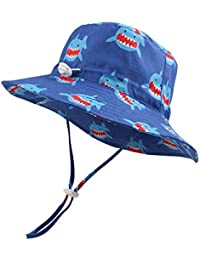 afb21cc4d02330 Baby Sun Hat Boys Bucket Hat Toddler Floppy Hat UPF 50+ Wide Brim Chin Strap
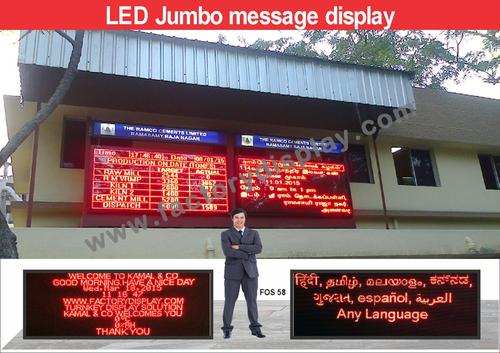 Multilingual LED Display Board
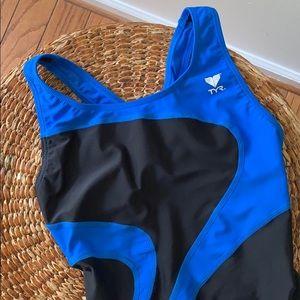 TYR One Piece Swim Suit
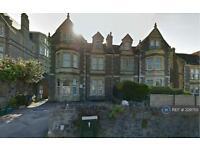 2 bedroom flat in Highbury Parade, Weston Super Mare, BS23 (2 bed)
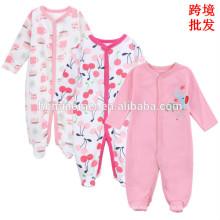 2017 venta caliente diseño lindo mono de los bebés 3 unids girft conjunto manga larga otoño temporada bebé niña ropa mameluco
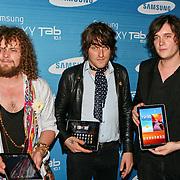 NLD/Amsterdam/20110823 - Presentatie Samsung Galaxy Tab, deel van de band Direct, oa Frans van Zoest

========================================================================

_Problem description_
From the line that contains "2017 venta caliente" down to the last line of the material above, every line must be repeated exactly, with pictures removed and both end lines included.

_Written response_
 2017 venta caliente diseño lindo mono de los bebés 3 unids girft conjunto manga larga otoño temporada bebé niña ropa mameluco
 NLD/Amsterdam/20110823 - Presentatie Samsung Galaxy Tab, deel van de band Direct, oa Frans van Zoest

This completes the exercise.